● **WRITTEN PROBLEM 1**:
Answer these questions using the piece on Ferrante's third volume, one line each:
(a) What is the name of Pietro's family?
(b) Which family does Lila claim to be driving a relationship with?
(c) Who is quoted on whether Lila and Lenu can escape from each other?
● **WRITTEN PROBLEM 2**: Reproduce the part of the piece on Ferrante's third volume from "Because the third" to "is that true?".

● **PAGE EXTRACT**:
————
Because the third volume leaves us with some pressing questions:

-- How long will Lenu-and-Nino last? I'm guessing it will be weeks rather than months...

-- And what is Lila playing at...? She claims she's driving this relationship with the Solaras, but is that true?

It also presents us with some more existential questions that no amount of sequels are going to solve:

-- What are women supposed to be like, and who says so? Feisty? Maternal? Sexually obliging? Once you have children, Ferrante implies, you're pretty much shafted, unless you have a really rare and fabulous partner. Can this pattern ever be broken?

-- How do authors live with their work? It's not an easy ride for Elena as a young novelist. Her book is selling well, and it gains her status with Pietro's family, the Airotas. But it also makes life difficult for her. The people in her home neighbourhood find it scandalous; the people on the left find it trivial; and at least two men think it's a statement that she's prepared to sleep with them... We wonder whether she will ever create again.

-- Can intellectuals ever speak for workers? Massive question.

-- Can dominant families ever be tamed? The Solaras are execrable, but we also have the Airotas (far more benign, of course, but still beyond accountability, and able to pull far too many strings).

-- And... can Lila and Lenu ever escape from each other? Victoria Zhuang: "One woman is always leaving the other behind... Whoever is faltering in the given moment chases the other down to beg for her support, yet every conversation is inevitably tense, full of bluffing, accusations, and denials, because the balance of power could shift at any moment -- a new reversal is often lurking just around the following corner of the sentence. At some point it becomes impossible to tell who is chasing whom."

Brilliant work... After a short interval, I will be addressing the fourth and last.
————
● **EXCERPTED RECORDS**:
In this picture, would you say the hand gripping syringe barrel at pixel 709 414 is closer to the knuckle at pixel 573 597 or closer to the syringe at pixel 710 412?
————
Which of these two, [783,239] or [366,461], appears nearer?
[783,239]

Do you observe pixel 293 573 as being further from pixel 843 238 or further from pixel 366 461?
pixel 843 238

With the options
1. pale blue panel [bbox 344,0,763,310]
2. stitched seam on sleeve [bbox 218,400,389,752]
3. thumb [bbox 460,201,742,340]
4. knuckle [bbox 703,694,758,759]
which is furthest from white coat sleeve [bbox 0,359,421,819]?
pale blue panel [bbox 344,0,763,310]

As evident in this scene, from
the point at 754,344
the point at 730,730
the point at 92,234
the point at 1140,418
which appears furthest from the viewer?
————
● **FULL RESPONSE 1**:
(a) The Airotas.
(b) The Solaras.
(c) Victoria Zhuang.

● **FULL RESPONSE 2**:
Because the third volume leaves us with some pressing questions:

-- How long will Lenu-and-Nino last? I'm guessing it will be weeks rather than months...

-- And what is Lila playing at...? She claims she's driving this relationship with the Solaras, but is that true?